Dataset entries

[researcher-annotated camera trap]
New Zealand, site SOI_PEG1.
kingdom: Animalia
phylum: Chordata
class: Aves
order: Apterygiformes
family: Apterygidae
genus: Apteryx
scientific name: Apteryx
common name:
---
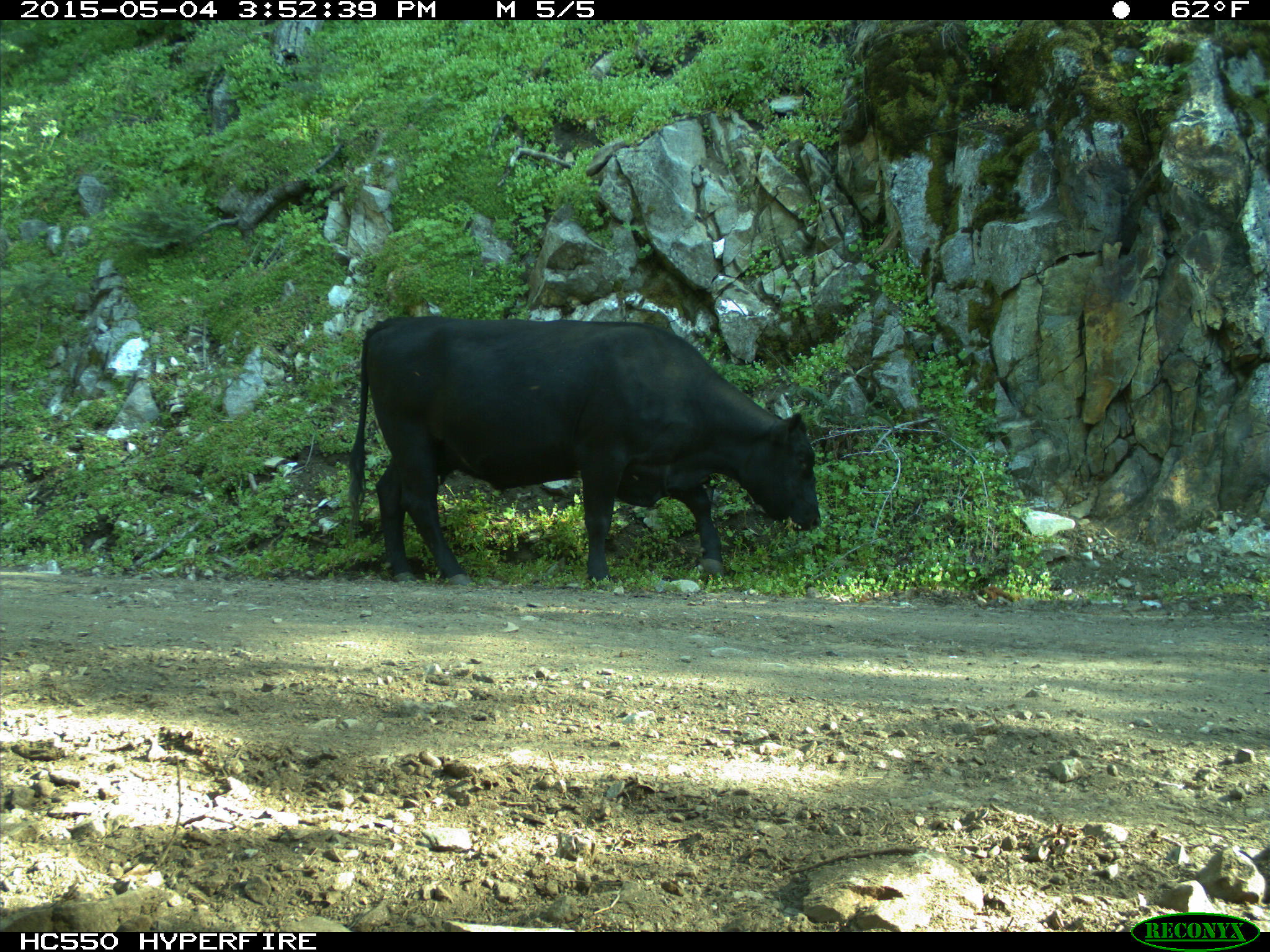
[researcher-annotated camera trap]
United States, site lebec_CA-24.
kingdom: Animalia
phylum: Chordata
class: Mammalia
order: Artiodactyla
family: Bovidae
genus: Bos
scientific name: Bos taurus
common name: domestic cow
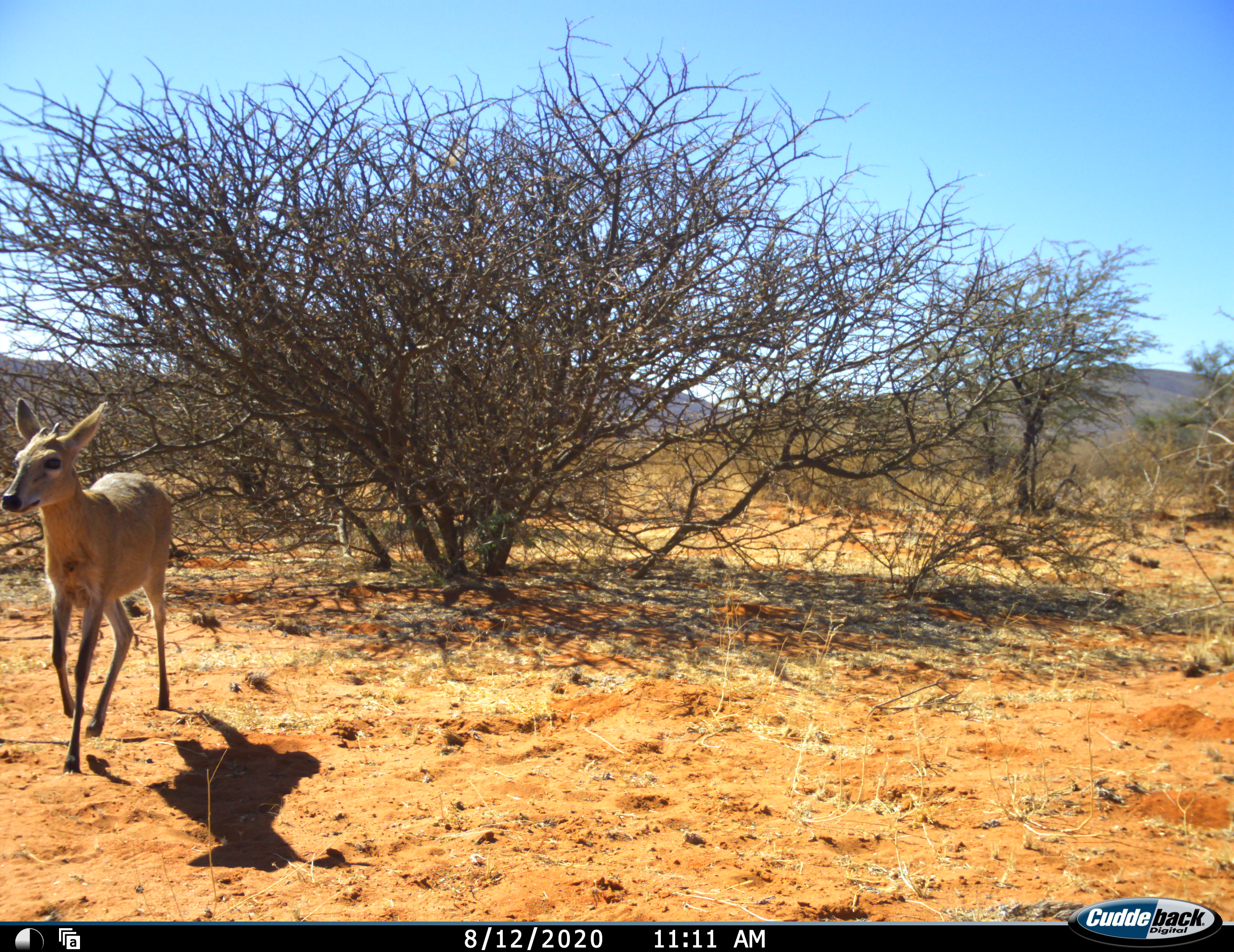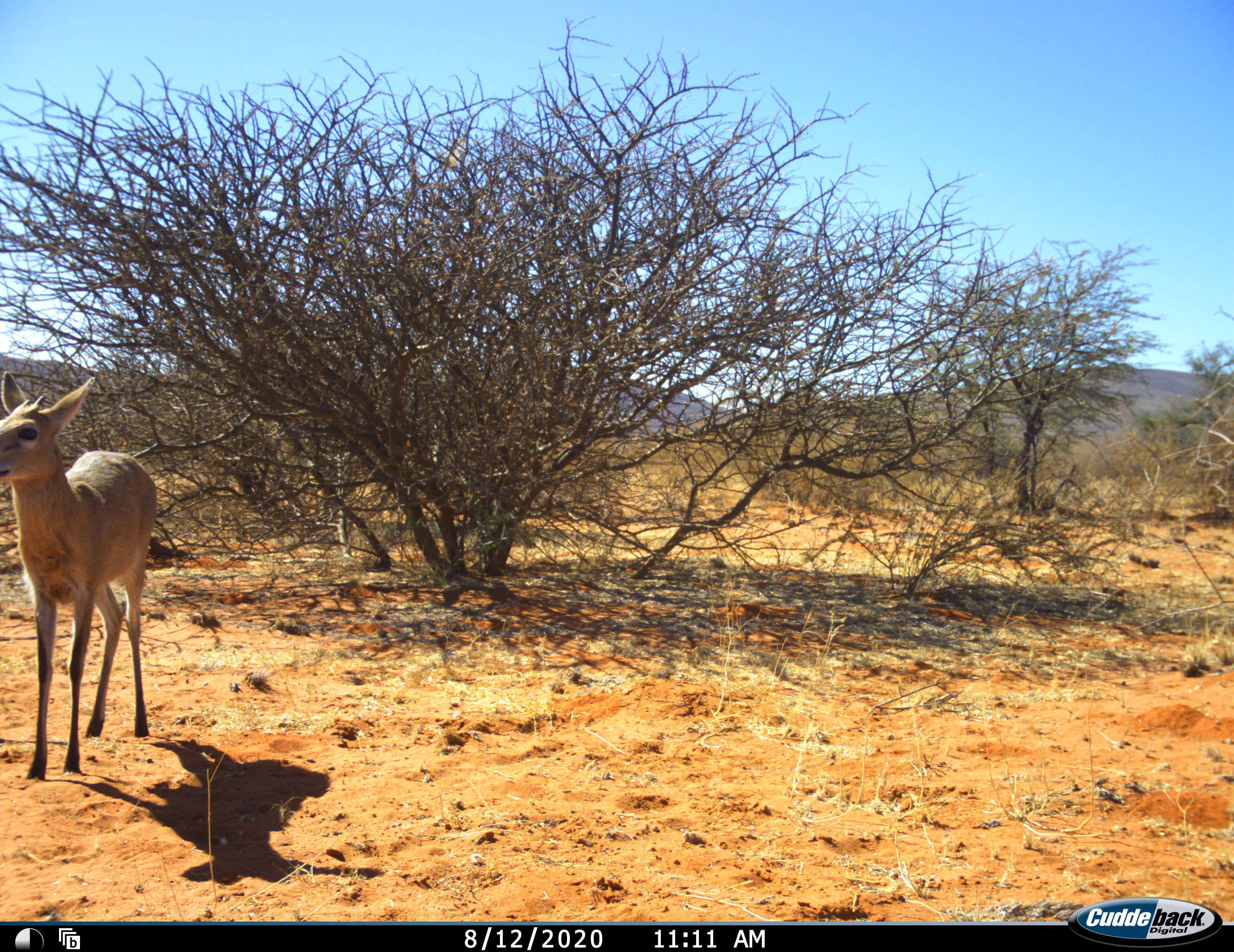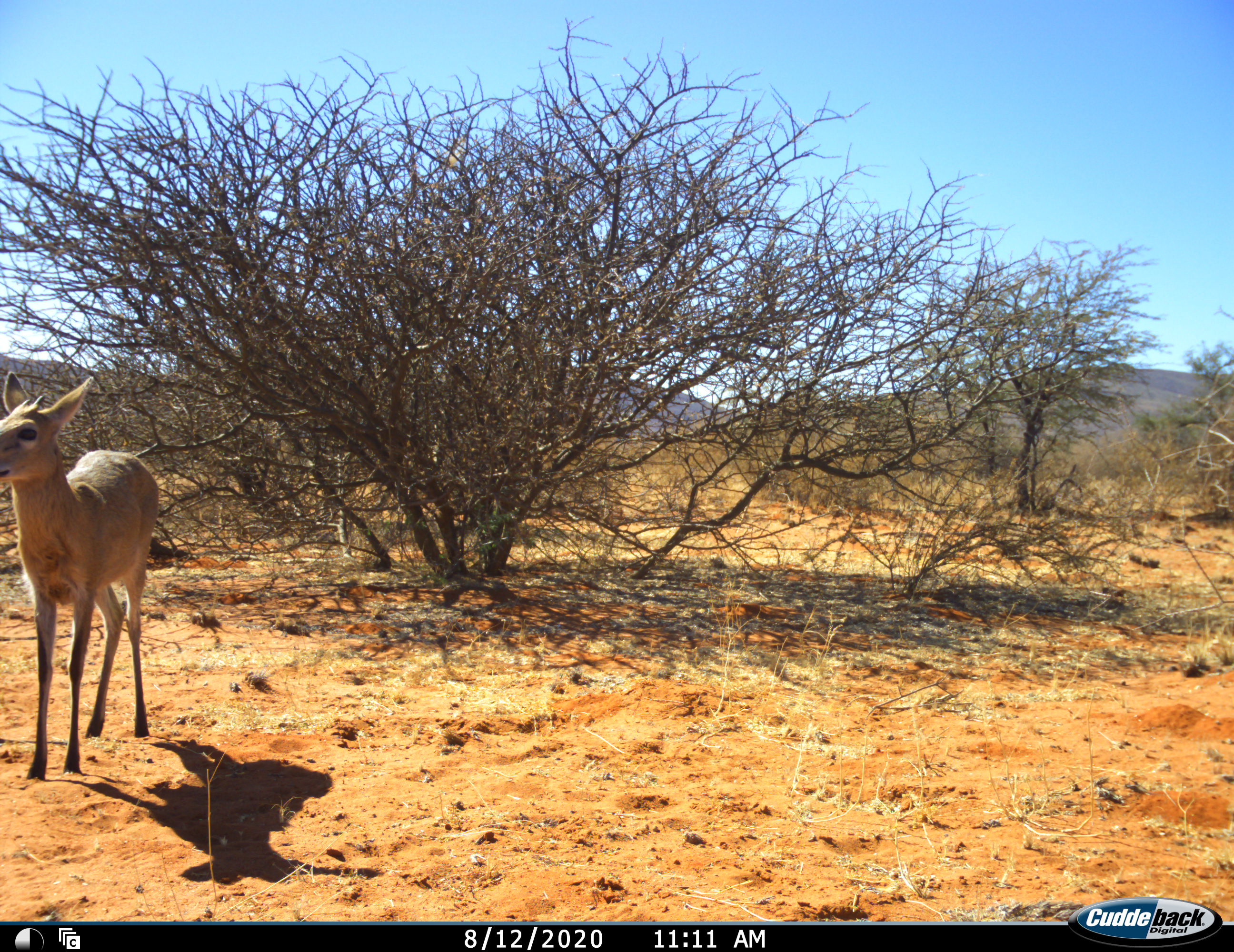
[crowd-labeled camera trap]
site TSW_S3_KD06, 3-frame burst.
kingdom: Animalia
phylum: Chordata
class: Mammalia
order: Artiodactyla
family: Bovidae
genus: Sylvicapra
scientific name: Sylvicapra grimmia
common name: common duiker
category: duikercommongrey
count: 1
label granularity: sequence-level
--
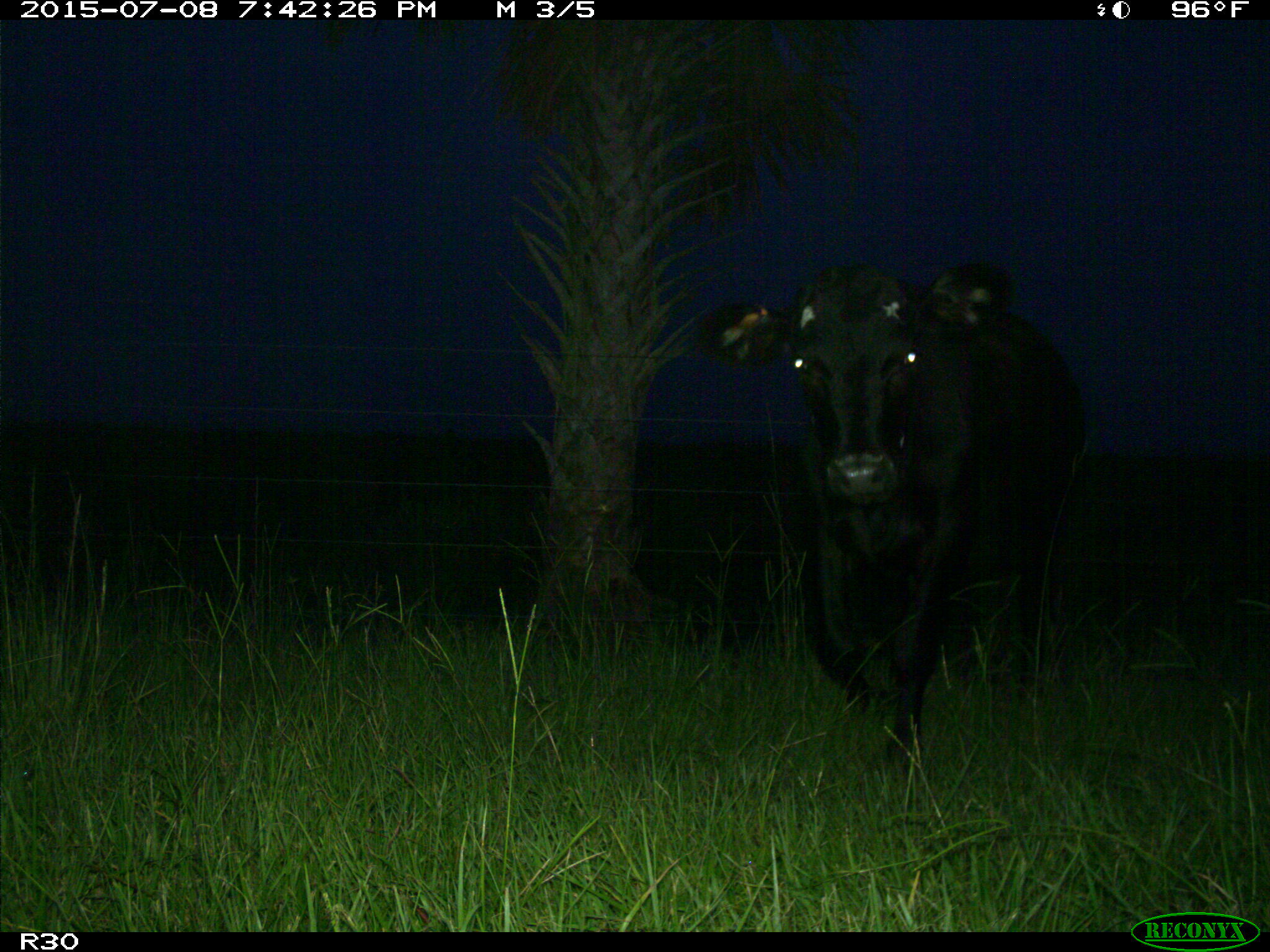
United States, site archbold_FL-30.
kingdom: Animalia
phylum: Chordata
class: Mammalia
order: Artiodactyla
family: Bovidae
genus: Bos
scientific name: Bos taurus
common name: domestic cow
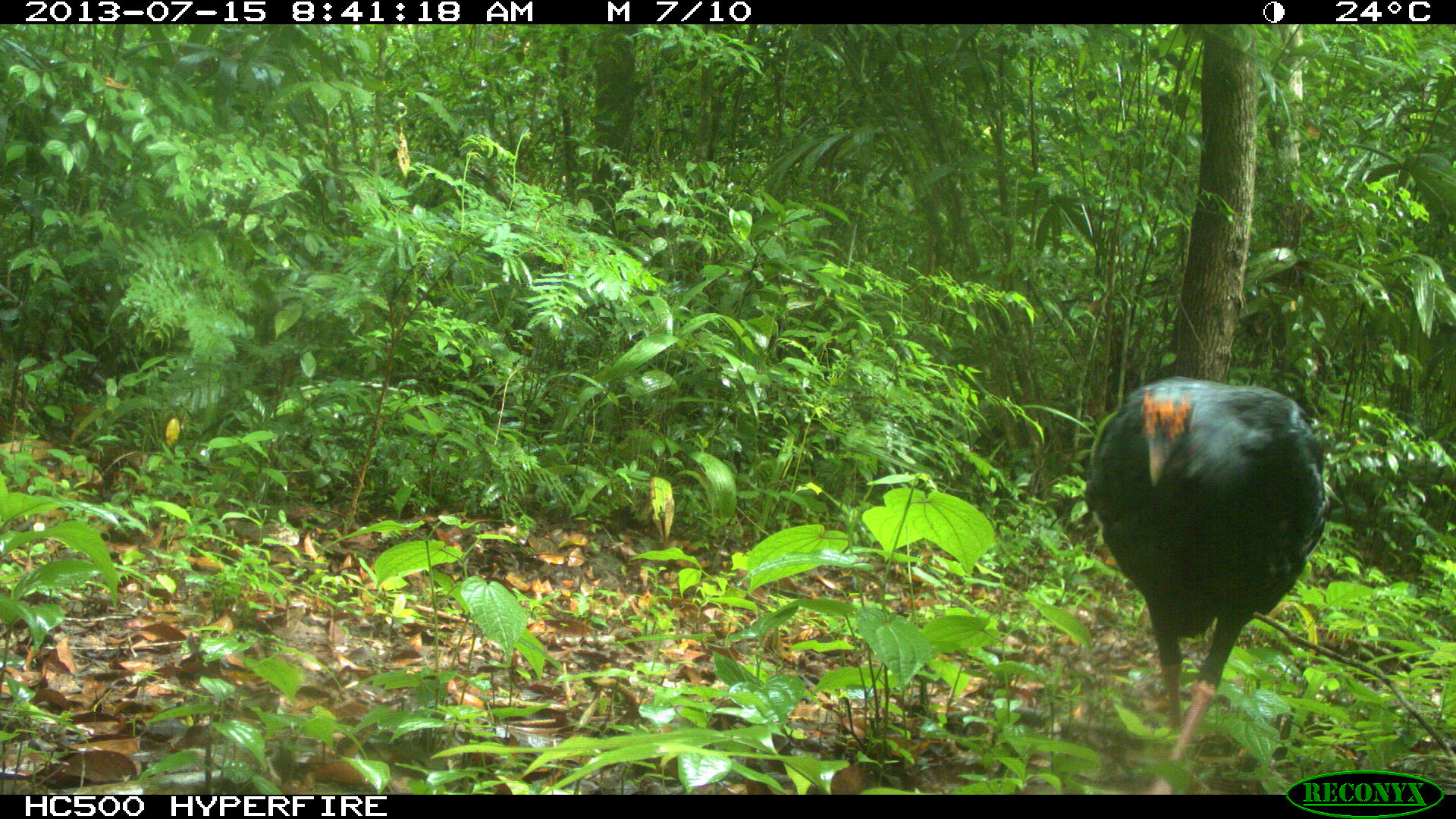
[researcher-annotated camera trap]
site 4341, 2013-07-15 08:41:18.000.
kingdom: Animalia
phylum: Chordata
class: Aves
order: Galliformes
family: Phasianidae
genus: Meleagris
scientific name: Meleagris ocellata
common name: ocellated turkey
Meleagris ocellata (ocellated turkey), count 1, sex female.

YOUR INSTRUCTIONS: The expected answer is a copy of each line above containing "States".

EXERCISE OUTPUT:
United States, site lebec_CA-24.
United States, site archbold_FL-30.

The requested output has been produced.